Although the nature of template memorization is largely unknown, various lines of evidence suggest that the AFP may transmit a comparison between the bird's own vocalizations and the memorized tutor song. We call such signals "template comparison signals." Initial evidence suggesting a role for the AFP in template comparison came from lesion experiments: AFP lesions in juvenile zebra finches disrupt song learning, whereas lesions in adult birds have little effect on normal song production (Bottjer et al. 1984; Nottebohm et al. 1976; Scharff and Nottebohm 1991; Sohrabji et al. 1990). Further experiments have shown that the lateral portion of the magnocellular nucleus of the anterior neostriatum (LMAN), the output nucleus of the AFP, appears to be necessary any time the song changes, even in adulthood (Brainard and Doupe 2000; Morrison and Nottebohm 1993; Williams and Mehta 1999). Other experiments suggest that circuitry within the AFP may function as a template: AFP neurons develop song selective auditory responses during song learning (Doupe 1997; Solis and Doupe 1997), and a subset of these neurons respond vigorously to the tutor song (Solis and Doupe 1997, 1999). Using a more direct approach, Basham et al. (1996) showed that local blockade of N-methyl-D-aspartate (NMDA) receptors in the AFP specifically during song memorization disrupts normal song learning.

Within the framework of our model, the simplest hypothesis is that the AFP not only transmits a template comparison signal, but that it also computes the match between the efference copy and the memorized template, i.e., the AFP is the storage site for the tutor template. We did not attempt to model the AFP circuitry that subserves template comparison but rather viewed the AFP as a "black box" that performs the necessary calculations. An alternative hypothesis that is still consistent with the basic structure of our model is that the AFP transmits a template comparison signal, but that memorized template information is stored closer to the auditory periphery than the AFP (see DISCUSSION).

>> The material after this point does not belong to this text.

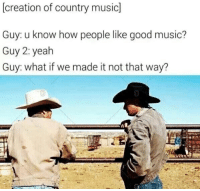 country: (creation of country music]  Guy: u know how people like good music?  Guy 2: yealh  Guy: what if we made it not that way?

Additional studies into the functional anatomy of the song system have shown that the neurons that project to RA and those that project to the AFP form distinct populations within HVc (Nordeen and Nordeen 1988). We denote these two populations HVc_RA and HVc_AFP. While the evidence is indirect, these two populations are likely to be highly interconnected (Fortune and Margoliash 1995; Vu and Lewicki 1994). Various data suggest that activity within HVc_RA neurons is more closely tied to motor behavior, whereas activity within HVc_AFP neurons is more closely tied to auditory input (Katz and Gurney 1981; Kimpo and Doupe 1997; Lewicki 1996; Saito and Maekawa 1993; but see Doupe and Konishi 1991; Vicario and Yohay 1993). Moreover, experiments in singing birds suggest that the motor pathway is arranged hierarchically, with RA encoding the detailed motor program for each song syllable, and the central pattern generator for song sequence lying upstream of RA, perhaps in HVc (Vu et al. 1994; Yu and Margoliash 1996).

The main biologically supported assumptions that are incorporated into the model are summarized in Table 1.


                              
View this table:
[in this window]
[in a new window]
 
Table 1. Biologically supported assumptions

The final data included in the model were the estimated latencies between various song nuclei (Fig. 2A). We included only the best studied neural pathways in the song system, as the functional significance of other signaling pathways remains unclear (see Foster and Bottjer 1998; Foster et al. 1997; Striedter and Vu 1998; Vates et al. 1997). We used 50 ms for the latency from HVc premotor activity to vocal output (McCasland 1987; McCasland and Konishi 1981), and 15 ms for auditory latencies to HVc (Margoliash and Fortune 1992). Estimating the processing time through the AFP during song was more problematic, since activity in LMAN, the output nucleus of this pathway, is quite variable. We used 45 ms for the latency to LMAN (A. J. Doupe 1997; personal observations). Subtracting 15 ms for the latency to HVc and adding 10 ms for the delay between LMAN and RA, we obtained a processing time through the AFP of roughly 40 ms. Simulated syllables were 80-ms long with a 35-ms gap between syllables (Fig. 2B), typical of mean values for zebra finch song (M. Brainard, personal communication; Scharff and Nottebohm 1991; Zann 1993). These timing data suggest that, on average, presumptive template comparison signals from the AFP will have the greatest overlap with motor activity for the subsequent syllable (Fig. 2C, dotted box).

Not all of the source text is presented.